Les attaques ont perturbé les opérations d'une infrastructure qui transportait 7 millions de barils de pétrole saoudien par jour vers le La mer Rouge, qui est maintenant sous le contrôle des miliciens houthisEn effet, l'Iran, favorable à Téhéran, contrôle le canal d'Ormuz et la voie de transit vers Suez. Le prix du pétrole brut WTI a également progressé de plus de 3 %, frôlant les 104 dollars le baril. Les prix du gaz naturel en Europe augmentent de 4 % et a largement dépassé le seuil de 80 euros par mégawattheure, atteignant plus de 82 euros, son niveau le plus élevé depuis Noël 2022. L'or et l'argent, en revanche, perdent de leur élan : le premier chute sous les 4 300 dollars l'once, le second vaut environ 63 dollars l'once.

L'intelligence artificielle s'effondre après que Dario Amodei d'Anthropic a tiré la sonnette d'alarme.

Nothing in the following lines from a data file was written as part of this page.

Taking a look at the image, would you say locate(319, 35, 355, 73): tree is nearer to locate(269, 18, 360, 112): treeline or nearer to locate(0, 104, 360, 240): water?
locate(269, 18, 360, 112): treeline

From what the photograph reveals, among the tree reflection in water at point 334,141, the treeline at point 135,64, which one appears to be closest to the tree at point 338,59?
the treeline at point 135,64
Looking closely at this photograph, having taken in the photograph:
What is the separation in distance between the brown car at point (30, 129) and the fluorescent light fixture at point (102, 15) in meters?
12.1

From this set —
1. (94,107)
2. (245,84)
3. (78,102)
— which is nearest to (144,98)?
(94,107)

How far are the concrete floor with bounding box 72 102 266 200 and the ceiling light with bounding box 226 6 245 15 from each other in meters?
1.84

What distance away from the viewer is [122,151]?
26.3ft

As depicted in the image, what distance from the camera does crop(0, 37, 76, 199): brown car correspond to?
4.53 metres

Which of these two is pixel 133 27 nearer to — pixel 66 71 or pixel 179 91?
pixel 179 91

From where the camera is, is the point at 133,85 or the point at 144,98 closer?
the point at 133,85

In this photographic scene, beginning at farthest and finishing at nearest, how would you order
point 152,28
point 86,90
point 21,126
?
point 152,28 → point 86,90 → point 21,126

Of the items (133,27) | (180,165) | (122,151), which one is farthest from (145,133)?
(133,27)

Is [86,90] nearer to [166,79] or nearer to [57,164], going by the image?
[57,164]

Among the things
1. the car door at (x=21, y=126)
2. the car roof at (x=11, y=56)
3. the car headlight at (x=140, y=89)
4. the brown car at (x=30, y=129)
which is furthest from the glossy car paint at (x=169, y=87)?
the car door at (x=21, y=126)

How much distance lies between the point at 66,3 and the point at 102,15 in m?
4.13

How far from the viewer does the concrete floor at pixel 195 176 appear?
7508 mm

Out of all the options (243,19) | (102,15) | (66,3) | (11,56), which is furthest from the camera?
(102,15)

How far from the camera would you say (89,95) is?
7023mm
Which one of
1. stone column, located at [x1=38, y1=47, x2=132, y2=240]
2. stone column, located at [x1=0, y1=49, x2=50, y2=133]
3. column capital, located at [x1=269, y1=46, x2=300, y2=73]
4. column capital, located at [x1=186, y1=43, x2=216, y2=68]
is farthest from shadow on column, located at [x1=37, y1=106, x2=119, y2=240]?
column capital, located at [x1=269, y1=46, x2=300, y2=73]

L'autre facteur déterminant de ce lundi de mi-septembre est le krach boursier lié à l'IA sur le Nasdaq et au-delà. Les doutes quant à la croissance effrénée de l'intelligence artificielle émanent désormais des plus hautes instances des géants de la tech. Dario Amodei, PDG et cofondateur d'Anthropic, a tiré la sonnette d'alarme.Sam Altman, PDG d'OpenAI, et Elon Musk, qui ont tous deux travaillé chez OpenAI, partagent son point de vue quasi apocalyptique sur l'avenir de l'IA et la nécessité de ralentir son développement. Le Nasdaq ne peut que constater ces propos : l'indice composite recule de 0,8 % à 17h30 heure italienne, tandis que l'indice Top 100 perd 1 %. Le Dow Jones cède 0,4 % et le S&P 500 0,6 %. De lourdes pertes pour le Nasdaq. Micron -5,5 %, Nvidia -3 %, AMD -5 %, Sandisk -6 %.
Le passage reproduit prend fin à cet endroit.